- **Set task**
Could you print each of the records below again, word for word and unchanged?

- **Material to process**
--------------------
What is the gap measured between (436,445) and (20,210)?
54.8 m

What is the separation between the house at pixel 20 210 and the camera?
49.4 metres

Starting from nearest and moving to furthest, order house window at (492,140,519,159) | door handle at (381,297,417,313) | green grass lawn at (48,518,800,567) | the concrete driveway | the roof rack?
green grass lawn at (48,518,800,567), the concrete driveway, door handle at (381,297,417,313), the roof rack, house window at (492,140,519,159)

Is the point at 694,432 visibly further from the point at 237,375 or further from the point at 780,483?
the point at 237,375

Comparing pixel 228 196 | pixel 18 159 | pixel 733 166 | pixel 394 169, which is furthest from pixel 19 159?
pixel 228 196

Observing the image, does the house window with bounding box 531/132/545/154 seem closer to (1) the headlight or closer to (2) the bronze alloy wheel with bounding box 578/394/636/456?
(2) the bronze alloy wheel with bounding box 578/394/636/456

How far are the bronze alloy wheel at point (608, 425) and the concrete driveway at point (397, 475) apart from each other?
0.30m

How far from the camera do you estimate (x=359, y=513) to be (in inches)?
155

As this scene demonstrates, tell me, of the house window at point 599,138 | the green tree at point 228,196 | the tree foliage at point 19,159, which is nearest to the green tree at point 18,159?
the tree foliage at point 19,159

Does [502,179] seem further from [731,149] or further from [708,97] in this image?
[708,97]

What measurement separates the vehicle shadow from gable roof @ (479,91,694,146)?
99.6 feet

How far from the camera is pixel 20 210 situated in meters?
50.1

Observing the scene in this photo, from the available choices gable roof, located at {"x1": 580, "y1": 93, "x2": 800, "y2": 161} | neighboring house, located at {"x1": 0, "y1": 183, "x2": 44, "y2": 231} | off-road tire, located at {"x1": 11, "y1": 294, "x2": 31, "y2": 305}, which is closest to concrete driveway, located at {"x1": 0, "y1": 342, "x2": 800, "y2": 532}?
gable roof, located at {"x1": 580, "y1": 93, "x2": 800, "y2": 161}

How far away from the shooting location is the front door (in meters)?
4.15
--------------------
- **Problem solution**
What is the gap measured between (436,445) and (20,210)?
54.8 m

What is the separation between the house at pixel 20 210 and the camera?
49.4 metres

Starting from nearest and moving to furthest, order house window at (492,140,519,159) | door handle at (381,297,417,313) | green grass lawn at (48,518,800,567) | the concrete driveway | the roof rack?
green grass lawn at (48,518,800,567), the concrete driveway, door handle at (381,297,417,313), the roof rack, house window at (492,140,519,159)

Is the point at 694,432 visibly further from the point at 237,375 or further from the point at 780,483?
the point at 237,375

Comparing pixel 228 196 | pixel 18 159 | pixel 733 166 | pixel 394 169, which is furthest from pixel 19 159?
pixel 228 196

Observing the image, does the house window with bounding box 531/132/545/154 seem closer to (1) the headlight or closer to (2) the bronze alloy wheel with bounding box 578/394/636/456?
(2) the bronze alloy wheel with bounding box 578/394/636/456

How far are the bronze alloy wheel at point (608, 425) and the concrete driveway at point (397, 475) apart from each other?
0.30m

How far from the camera do you estimate (x=359, y=513) to be (in inches)?
155

As this scene demonstrates, tell me, of the house window at point 599,138 | the green tree at point 228,196 | the tree foliage at point 19,159, which is nearest to the green tree at point 18,159?
the tree foliage at point 19,159

Does [502,179] seem further from [731,149] or further from [708,97] in this image?
[708,97]

What measurement separates the vehicle shadow from gable roof @ (479,91,694,146)?
99.6 feet

How far from the camera is pixel 20 210 situated in meters?
50.1

Observing the scene in this photo, from the available choices gable roof, located at {"x1": 580, "y1": 93, "x2": 800, "y2": 161} | neighboring house, located at {"x1": 0, "y1": 183, "x2": 44, "y2": 231} | off-road tire, located at {"x1": 11, "y1": 294, "x2": 31, "y2": 305}, which is closest to concrete driveway, located at {"x1": 0, "y1": 342, "x2": 800, "y2": 532}?
gable roof, located at {"x1": 580, "y1": 93, "x2": 800, "y2": 161}

How far away from the shooting location is the front door (in meters)?
4.15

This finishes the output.